Seamos sinceros: viajar es un suplicio. Claro, me dirán que Ante todo, conocer el mundo. Salir de la zona de confort, donde vivimos medio apoltronados en nuestro clima, nuestros olores y sabores cotidianos. Ante todo, conocer la gente, como si no bastase con las redes sociales y su aluvión de rostros, estados, tonterías. Ante todo, escapar, y sí, hallamos al viajero puesto por azar o elección en otro sitio pero ensimismado recordando su terruño; anhelando regresar al encuentro con su mascota o su almohada.
En otro tiempo, viajar fue, o bien un privilegio, o bien el modo de ganarse la vida de un avión a otro, de un hotel a una junta directiva, de un restaurante a otra sala de espera donde se escuchan itinerarios de negocios.

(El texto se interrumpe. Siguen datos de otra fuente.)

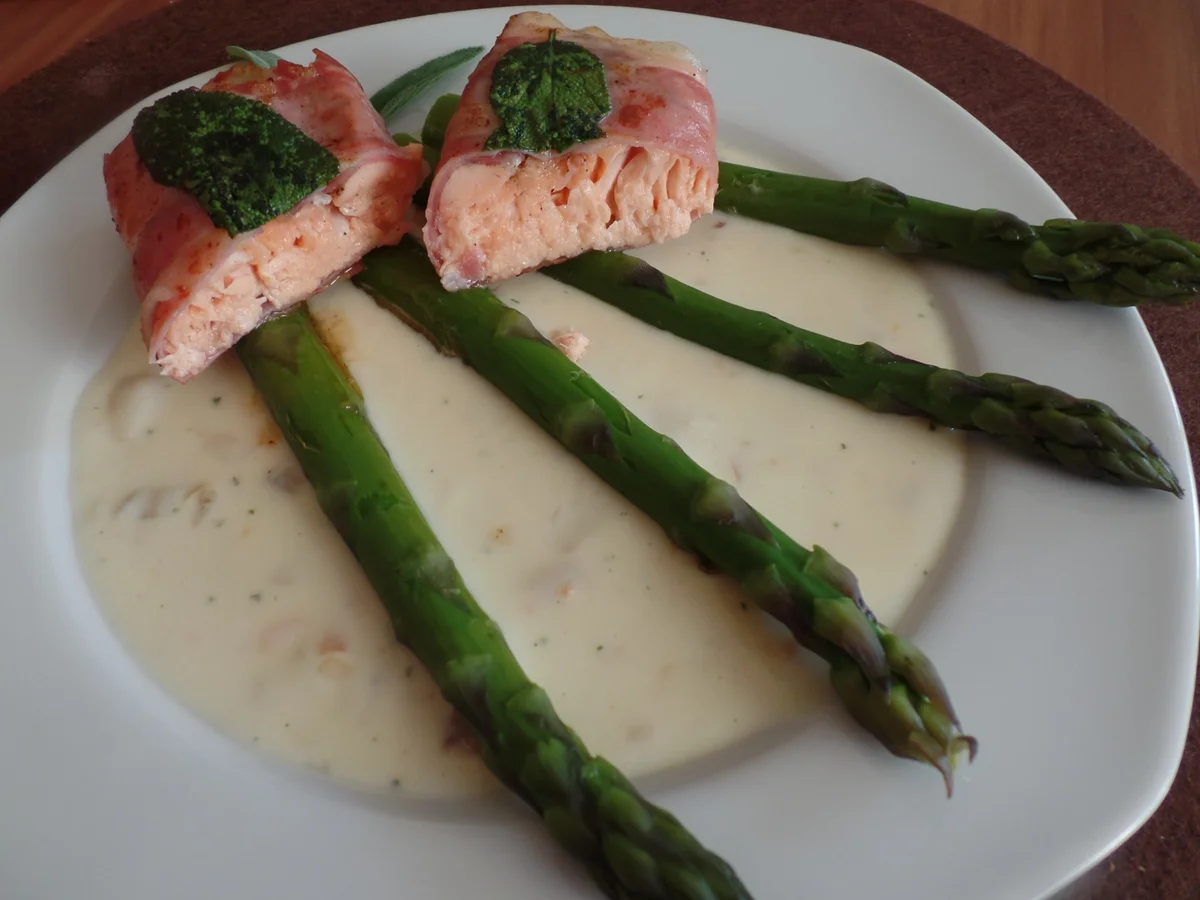 Rezept: Grüner Spargel mit Zitronensauce und Lachsfilet-Saltimbocca Grüner Spargel mit Zitronensauce und Lachsfilet-Saltimbocca - Rezept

Hoy, la democracia del viaje implica una dictadura del desplazamiento que a todos subyuga: ¡Hay que ir! ¡Todo incluido! ¡Oferta imperdible! ¡No te quedes sin viajar!: estandartes de una tiranía que reaparece con fuerza en períodos de vacaciones y en fines de semana extensos.
Por eso reivindico el muy secreto privilegio de no viajar a ningún lado cuando el tiempo, el modo o la elección darían para ir a tal o cual lugar. Que otros sonrían entre olas o montañas mientras en su cabeza se enciende la luz oscura de los embotellamientos y los viacrucis del retorno a nuestras comunes madrigueras. Que otros días haya para viajar, a salvo de trancones y turistas.